■ **WHAT YOU NEED TO DO**:
Quote verbatim everything in the items below from the line containing "At what distance from the" down to the line containing "268 centimetres", including both of those lines.

■ **LISTED ENTRIES**:
•••••

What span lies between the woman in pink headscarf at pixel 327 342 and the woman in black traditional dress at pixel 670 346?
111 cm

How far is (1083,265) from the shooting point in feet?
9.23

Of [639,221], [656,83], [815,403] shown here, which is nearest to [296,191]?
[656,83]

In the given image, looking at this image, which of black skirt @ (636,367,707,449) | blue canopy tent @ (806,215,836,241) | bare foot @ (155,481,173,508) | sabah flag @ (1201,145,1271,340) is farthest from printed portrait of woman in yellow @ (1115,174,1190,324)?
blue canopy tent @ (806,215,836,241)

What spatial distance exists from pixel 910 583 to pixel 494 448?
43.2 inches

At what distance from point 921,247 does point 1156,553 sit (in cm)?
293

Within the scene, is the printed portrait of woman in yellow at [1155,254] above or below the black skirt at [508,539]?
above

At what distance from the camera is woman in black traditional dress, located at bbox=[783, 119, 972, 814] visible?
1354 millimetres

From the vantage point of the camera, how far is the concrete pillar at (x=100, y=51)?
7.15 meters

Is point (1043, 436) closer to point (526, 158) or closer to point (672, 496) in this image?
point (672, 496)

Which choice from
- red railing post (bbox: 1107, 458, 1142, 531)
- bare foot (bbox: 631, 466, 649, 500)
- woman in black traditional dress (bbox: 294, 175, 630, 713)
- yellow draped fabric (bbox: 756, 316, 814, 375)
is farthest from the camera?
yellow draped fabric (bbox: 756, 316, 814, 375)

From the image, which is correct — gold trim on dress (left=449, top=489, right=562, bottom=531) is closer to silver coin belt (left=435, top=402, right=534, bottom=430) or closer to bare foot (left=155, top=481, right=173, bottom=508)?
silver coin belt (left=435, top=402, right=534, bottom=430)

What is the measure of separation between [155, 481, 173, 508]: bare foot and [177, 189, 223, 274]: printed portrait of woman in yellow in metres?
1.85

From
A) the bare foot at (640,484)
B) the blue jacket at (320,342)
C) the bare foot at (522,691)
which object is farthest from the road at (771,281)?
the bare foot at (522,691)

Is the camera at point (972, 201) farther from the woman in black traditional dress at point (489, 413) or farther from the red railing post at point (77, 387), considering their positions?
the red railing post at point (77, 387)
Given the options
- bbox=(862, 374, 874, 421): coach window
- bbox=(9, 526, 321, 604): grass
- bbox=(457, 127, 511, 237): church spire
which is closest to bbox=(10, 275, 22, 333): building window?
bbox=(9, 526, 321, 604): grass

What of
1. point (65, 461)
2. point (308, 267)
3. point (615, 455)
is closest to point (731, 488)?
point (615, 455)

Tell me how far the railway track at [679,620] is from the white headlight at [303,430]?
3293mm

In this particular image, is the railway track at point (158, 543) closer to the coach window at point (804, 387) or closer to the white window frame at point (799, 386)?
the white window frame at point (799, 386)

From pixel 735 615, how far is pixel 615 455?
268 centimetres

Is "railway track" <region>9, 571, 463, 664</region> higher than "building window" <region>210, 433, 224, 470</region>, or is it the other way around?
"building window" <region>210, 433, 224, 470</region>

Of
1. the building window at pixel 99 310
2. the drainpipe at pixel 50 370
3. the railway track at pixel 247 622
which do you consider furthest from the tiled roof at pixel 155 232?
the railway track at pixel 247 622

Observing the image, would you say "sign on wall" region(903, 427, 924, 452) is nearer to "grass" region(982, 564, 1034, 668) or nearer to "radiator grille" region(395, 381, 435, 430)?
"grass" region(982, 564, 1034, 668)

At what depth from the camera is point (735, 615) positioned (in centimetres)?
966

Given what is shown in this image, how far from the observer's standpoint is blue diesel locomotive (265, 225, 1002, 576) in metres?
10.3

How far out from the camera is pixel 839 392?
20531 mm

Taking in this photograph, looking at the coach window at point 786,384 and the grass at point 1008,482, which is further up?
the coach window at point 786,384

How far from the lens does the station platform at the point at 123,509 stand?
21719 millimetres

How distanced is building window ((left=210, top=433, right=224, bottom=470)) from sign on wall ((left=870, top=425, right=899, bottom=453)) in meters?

•••••

■ **WRITTEN RESPONSE**:
At what distance from the camera is woman in black traditional dress, located at bbox=[783, 119, 972, 814] visible?
1354 millimetres

From the vantage point of the camera, how far is the concrete pillar at (x=100, y=51)?
7.15 meters

Is point (1043, 436) closer to point (526, 158) or closer to point (672, 496) in this image?
point (672, 496)

Which choice from
- red railing post (bbox: 1107, 458, 1142, 531)
- bare foot (bbox: 631, 466, 649, 500)
- woman in black traditional dress (bbox: 294, 175, 630, 713)
- yellow draped fabric (bbox: 756, 316, 814, 375)
is farthest from the camera?
yellow draped fabric (bbox: 756, 316, 814, 375)

From the image, which is correct — gold trim on dress (left=449, top=489, right=562, bottom=531) is closer to silver coin belt (left=435, top=402, right=534, bottom=430) or closer to bare foot (left=155, top=481, right=173, bottom=508)?
silver coin belt (left=435, top=402, right=534, bottom=430)

What is the measure of separation between [155, 481, 173, 508]: bare foot and [177, 189, 223, 274]: printed portrait of woman in yellow in metres?
1.85

From
A) the bare foot at (640,484)
B) the blue jacket at (320,342)
C) the bare foot at (522,691)
which object is farthest from the road at (771,281)?
the bare foot at (522,691)

Is the camera at point (972, 201) farther from the woman in black traditional dress at point (489, 413) or farther from the red railing post at point (77, 387), considering their positions?
the red railing post at point (77, 387)
Given the options
- bbox=(862, 374, 874, 421): coach window
- bbox=(9, 526, 321, 604): grass
- bbox=(457, 127, 511, 237): church spire
which is closest to bbox=(10, 275, 22, 333): building window?
bbox=(9, 526, 321, 604): grass

What of
1. point (65, 461)
2. point (308, 267)
3. point (615, 455)
is closest to point (731, 488)?
point (615, 455)

Tell me how far the railway track at [679,620] is from the white headlight at [303,430]?
3293mm

In this particular image, is the railway track at point (158, 543) closer to the coach window at point (804, 387) or closer to the white window frame at point (799, 386)?
the white window frame at point (799, 386)

From pixel 735 615, how far is pixel 615 455?
268 centimetres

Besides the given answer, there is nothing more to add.